The tragic tale of British child Khyra Ishaq as reported by Parlour Magazine. The girl in this picture is Khyra Ishaq. The seven-year-old weighed just 37 pounds when paramedics found her at her home in Birmingham in May 2008. She was severely malnourished. She’d been deliberately starved by her mom and stepfather, and was pronounced dead when she arrived at the hospital . This week her mother, Angela Gordon, was jailed for 15 years. Her stepfather, Junaid Abuhamza, was jailed indefinitely. The more details you hear about the final months of Khyra’s life, the more your heart is pained. In this day and age, for parents to starve their child to death, and no one does anything, is truly disgusting. During the trial, jurors heard that Khyra had been killed by an infection, caused by months of deliberate starvation. The house was full of food, but it was kept locked away, out of the reach of Kyra and the five other children in the care of Angela and Junaid. Khyra was often forced to stand outside in the cold, or in front of a fan for long periods, she had cold water poured over her, and was beaten with a cane. At mealtimes, she and the other children were given a bowl of carrots, beans, eggs and rice to share. One bowl. Six kids. At one point, a neighbor spotted Khyra trying to eat the bread out of the bird-feeder in her garden. So who is to blame then?

### Material supplied
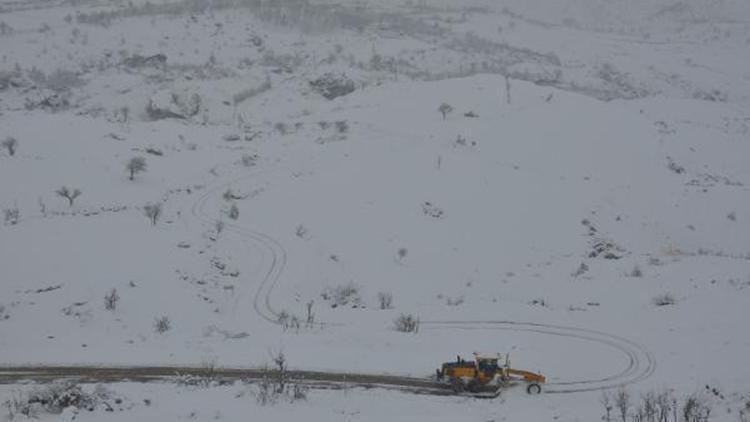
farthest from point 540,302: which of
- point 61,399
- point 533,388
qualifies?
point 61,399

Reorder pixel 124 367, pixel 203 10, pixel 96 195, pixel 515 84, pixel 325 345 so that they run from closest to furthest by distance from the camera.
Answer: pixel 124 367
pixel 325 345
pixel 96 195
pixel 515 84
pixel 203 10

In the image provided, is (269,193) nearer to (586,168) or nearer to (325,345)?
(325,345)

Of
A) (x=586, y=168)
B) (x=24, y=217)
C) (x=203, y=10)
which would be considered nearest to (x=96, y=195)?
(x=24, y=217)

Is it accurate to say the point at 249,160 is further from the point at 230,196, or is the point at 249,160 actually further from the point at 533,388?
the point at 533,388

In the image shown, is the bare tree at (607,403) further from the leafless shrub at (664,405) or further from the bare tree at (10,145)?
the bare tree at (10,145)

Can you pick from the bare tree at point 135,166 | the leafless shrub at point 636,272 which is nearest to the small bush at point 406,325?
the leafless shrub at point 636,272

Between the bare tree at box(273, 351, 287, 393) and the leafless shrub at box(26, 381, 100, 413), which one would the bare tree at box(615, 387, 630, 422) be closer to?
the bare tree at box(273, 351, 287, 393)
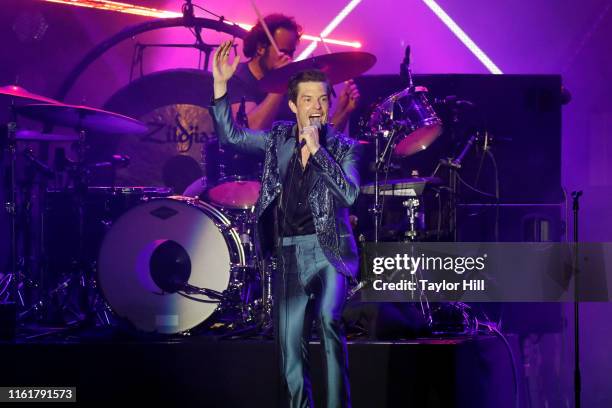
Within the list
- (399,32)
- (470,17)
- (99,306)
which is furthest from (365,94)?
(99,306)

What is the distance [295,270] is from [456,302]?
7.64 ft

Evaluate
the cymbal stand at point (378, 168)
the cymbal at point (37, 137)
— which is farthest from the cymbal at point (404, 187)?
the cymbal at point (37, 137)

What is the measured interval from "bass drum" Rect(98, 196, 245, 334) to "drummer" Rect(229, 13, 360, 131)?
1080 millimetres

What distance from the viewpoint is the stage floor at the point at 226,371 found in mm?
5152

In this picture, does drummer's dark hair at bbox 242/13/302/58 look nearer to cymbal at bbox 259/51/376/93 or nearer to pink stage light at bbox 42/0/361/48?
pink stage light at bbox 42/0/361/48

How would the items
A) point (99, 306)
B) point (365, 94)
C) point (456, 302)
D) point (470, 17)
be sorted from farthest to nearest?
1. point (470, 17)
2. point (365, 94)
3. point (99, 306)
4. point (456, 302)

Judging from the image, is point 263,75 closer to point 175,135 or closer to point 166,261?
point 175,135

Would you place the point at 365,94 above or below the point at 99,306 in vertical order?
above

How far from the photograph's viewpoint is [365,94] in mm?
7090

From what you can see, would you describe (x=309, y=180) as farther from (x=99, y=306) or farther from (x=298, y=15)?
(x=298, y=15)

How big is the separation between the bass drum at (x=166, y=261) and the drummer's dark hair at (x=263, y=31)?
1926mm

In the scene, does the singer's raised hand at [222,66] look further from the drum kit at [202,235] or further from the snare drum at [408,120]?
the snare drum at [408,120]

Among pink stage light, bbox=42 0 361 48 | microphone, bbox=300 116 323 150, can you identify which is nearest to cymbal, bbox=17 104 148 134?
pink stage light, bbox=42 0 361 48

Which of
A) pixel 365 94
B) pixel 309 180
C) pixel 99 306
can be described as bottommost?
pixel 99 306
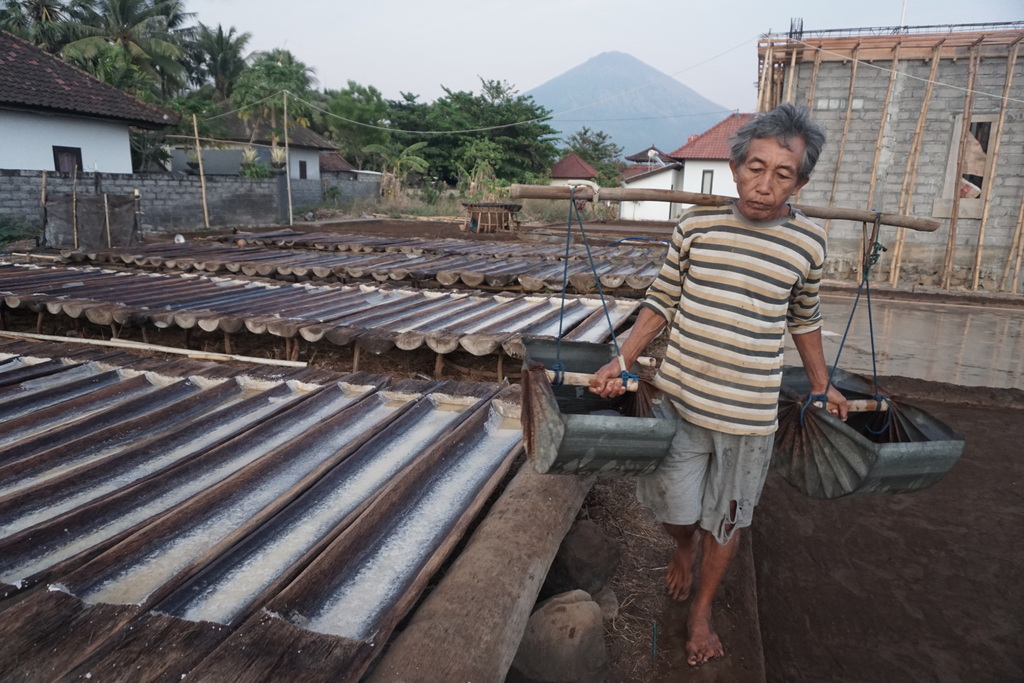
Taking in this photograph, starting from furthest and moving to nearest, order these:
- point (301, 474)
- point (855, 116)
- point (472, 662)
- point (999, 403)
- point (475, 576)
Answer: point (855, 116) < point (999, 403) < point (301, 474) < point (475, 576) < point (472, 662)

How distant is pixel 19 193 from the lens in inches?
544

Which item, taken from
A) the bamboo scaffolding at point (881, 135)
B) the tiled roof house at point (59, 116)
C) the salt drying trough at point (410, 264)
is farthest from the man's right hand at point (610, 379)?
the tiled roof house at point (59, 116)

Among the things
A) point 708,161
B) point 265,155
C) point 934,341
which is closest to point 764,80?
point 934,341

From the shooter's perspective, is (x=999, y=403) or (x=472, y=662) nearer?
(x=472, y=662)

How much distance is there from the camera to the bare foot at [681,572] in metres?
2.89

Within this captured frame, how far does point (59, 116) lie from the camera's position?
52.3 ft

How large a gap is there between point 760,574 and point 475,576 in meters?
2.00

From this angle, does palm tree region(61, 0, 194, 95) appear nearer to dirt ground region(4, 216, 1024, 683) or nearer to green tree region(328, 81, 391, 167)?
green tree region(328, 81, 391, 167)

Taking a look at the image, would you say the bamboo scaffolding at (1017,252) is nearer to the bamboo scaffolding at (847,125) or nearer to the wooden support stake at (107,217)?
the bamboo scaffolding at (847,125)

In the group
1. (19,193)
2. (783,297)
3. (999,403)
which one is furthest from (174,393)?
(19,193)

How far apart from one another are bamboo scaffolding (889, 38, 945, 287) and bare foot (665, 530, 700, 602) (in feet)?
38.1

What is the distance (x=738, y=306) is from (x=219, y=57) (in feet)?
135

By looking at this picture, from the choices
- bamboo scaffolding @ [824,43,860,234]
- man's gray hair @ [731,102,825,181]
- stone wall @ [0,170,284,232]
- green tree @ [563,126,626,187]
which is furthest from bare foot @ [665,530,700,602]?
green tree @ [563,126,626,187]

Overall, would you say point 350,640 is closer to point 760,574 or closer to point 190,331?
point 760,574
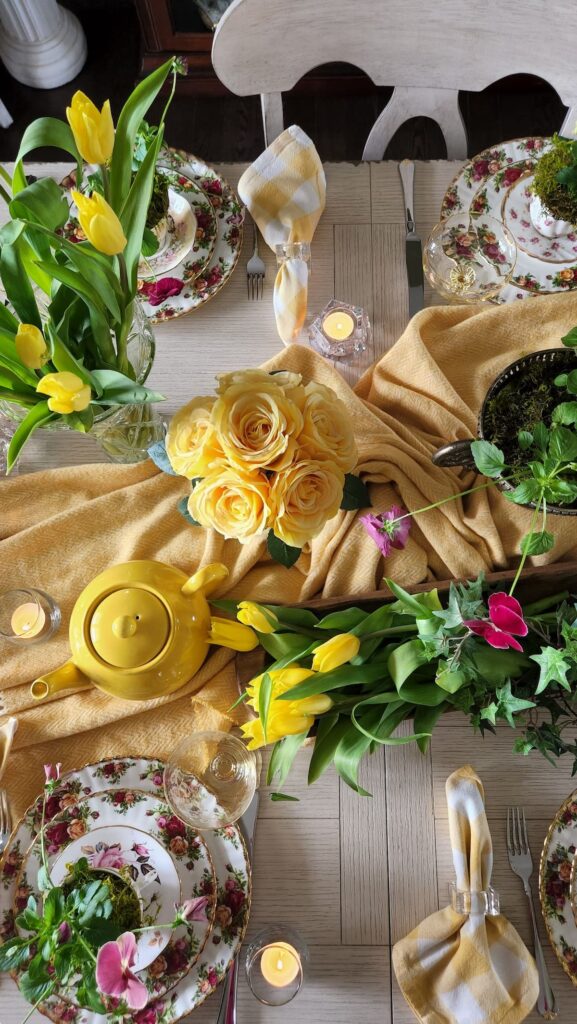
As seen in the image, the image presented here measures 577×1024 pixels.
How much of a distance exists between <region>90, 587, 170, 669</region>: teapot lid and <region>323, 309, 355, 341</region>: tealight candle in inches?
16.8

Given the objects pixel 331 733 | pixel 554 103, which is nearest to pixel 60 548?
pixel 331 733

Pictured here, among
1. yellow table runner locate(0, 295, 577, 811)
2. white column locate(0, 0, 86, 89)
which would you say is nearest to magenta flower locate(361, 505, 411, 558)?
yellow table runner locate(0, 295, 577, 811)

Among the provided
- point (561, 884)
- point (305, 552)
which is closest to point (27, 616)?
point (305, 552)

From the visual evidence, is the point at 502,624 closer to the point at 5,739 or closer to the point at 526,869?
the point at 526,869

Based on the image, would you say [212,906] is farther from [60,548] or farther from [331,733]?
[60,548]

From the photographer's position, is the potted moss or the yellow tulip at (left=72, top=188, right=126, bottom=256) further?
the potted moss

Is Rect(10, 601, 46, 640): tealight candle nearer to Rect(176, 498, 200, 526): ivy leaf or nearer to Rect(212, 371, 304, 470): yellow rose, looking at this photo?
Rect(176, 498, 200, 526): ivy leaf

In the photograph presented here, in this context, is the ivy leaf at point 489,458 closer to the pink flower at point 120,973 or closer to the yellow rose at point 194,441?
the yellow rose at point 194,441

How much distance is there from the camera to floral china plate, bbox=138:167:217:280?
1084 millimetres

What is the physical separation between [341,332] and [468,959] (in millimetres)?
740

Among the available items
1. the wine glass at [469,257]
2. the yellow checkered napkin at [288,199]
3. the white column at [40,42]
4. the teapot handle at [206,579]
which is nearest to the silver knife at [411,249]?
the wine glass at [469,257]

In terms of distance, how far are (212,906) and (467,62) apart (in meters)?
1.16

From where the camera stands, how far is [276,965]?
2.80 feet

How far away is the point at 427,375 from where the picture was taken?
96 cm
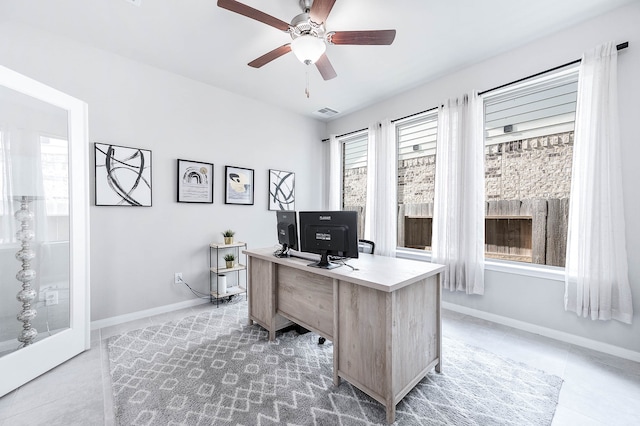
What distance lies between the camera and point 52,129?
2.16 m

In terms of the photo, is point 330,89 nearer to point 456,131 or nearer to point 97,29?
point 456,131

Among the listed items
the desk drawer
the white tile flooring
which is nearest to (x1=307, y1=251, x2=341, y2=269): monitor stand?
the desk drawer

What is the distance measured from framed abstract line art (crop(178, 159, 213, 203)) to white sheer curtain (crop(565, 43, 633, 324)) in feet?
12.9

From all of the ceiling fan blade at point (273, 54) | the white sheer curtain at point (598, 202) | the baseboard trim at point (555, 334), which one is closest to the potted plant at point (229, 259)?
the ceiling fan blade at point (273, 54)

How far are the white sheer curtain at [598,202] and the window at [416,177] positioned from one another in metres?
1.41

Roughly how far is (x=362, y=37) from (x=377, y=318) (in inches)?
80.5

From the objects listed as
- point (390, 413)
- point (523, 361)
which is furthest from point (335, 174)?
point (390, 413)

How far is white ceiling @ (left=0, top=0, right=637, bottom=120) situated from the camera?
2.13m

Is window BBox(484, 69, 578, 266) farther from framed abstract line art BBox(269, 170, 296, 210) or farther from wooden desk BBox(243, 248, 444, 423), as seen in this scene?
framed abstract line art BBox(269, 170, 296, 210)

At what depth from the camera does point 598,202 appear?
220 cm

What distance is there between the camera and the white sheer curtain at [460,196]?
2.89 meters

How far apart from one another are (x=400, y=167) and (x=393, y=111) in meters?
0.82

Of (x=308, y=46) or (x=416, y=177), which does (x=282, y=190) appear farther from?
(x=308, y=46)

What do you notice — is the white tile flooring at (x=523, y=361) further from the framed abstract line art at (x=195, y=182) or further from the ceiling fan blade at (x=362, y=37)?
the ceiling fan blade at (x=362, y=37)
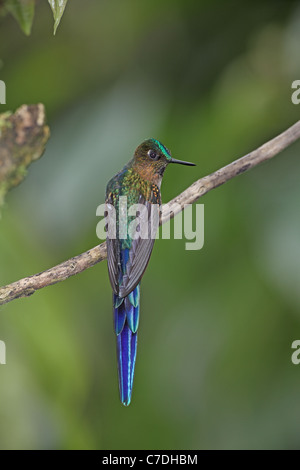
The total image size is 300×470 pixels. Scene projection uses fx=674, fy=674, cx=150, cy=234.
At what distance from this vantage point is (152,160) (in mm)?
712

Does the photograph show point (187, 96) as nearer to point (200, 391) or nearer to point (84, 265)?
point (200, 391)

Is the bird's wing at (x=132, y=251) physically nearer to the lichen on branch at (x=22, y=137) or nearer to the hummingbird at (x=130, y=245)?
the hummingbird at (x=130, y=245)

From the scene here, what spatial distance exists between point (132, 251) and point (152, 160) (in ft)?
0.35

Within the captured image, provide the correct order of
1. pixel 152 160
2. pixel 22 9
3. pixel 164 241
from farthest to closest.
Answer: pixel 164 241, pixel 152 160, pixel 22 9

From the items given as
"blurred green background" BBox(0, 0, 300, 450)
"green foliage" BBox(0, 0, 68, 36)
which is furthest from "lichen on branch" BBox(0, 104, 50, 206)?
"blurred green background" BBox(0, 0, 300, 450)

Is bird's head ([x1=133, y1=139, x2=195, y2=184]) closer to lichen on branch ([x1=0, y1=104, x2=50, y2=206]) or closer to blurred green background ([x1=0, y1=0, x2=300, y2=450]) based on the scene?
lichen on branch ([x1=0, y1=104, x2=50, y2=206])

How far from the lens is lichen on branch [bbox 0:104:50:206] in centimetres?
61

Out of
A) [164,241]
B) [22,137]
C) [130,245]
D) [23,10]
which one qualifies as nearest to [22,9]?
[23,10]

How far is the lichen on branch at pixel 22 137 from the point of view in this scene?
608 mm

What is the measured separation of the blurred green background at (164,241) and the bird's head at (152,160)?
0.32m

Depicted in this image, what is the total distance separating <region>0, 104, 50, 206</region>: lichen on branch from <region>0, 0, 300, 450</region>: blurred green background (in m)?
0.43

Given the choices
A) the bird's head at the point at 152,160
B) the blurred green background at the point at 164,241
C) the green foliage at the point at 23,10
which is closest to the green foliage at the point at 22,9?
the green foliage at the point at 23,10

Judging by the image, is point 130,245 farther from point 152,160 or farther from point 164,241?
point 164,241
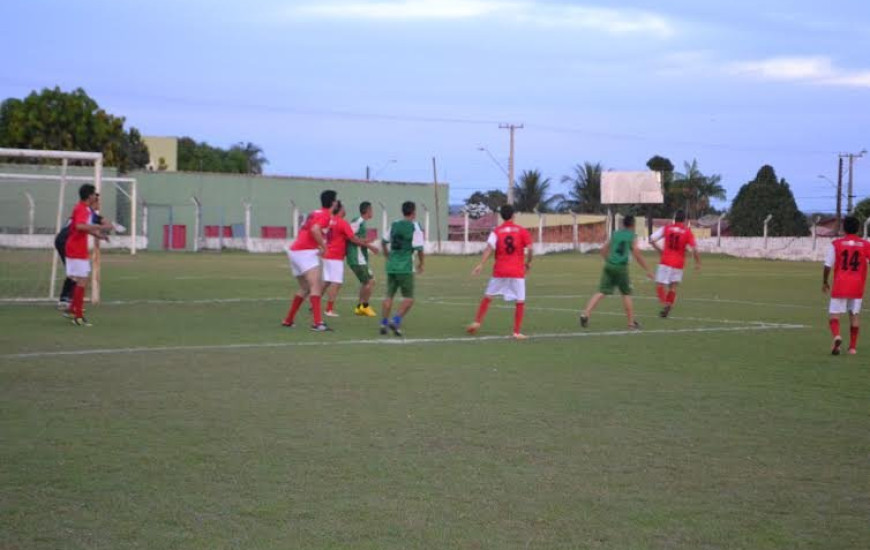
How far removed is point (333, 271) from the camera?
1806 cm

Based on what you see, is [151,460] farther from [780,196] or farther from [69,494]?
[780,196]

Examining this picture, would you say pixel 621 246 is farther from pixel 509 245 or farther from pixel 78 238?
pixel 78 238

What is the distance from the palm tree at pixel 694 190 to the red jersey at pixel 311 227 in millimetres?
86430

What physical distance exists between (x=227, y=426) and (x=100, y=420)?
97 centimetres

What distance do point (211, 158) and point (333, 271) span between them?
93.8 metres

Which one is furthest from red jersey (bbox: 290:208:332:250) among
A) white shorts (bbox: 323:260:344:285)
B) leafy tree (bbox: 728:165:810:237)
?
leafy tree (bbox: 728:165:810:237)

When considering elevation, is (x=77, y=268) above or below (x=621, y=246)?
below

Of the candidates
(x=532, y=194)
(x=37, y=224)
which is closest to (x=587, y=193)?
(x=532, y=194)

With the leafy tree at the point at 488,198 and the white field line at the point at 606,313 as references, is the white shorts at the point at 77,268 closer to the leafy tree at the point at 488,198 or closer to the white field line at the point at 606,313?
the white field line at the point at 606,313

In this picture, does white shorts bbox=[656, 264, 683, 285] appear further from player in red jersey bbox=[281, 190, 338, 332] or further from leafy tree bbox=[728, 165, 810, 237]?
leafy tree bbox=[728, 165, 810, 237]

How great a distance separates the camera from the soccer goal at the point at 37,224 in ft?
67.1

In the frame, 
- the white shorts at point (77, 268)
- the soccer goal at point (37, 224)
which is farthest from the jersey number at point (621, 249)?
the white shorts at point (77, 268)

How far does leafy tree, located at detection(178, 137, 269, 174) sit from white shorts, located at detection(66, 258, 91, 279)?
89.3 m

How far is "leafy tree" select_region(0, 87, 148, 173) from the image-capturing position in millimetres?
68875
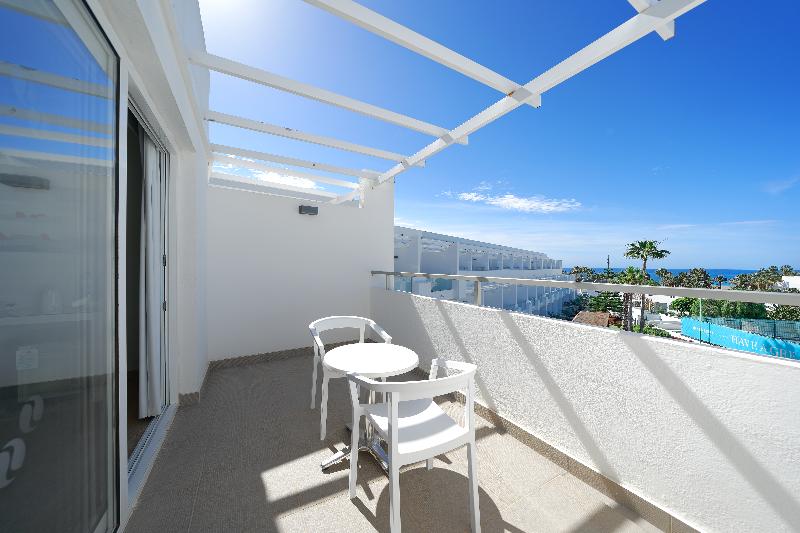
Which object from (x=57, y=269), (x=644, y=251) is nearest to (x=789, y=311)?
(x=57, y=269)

### Questions on the material
1. List the foods that the article about Khyra Ishaq says made up the single bowl the children shared at mealtimes.
2. According to the article about Khyra Ishaq, how much did she weigh when paramedics found her?

### Solutions to the problems
1. Carrots, beans, eggs and rice.

2. 37 pounds.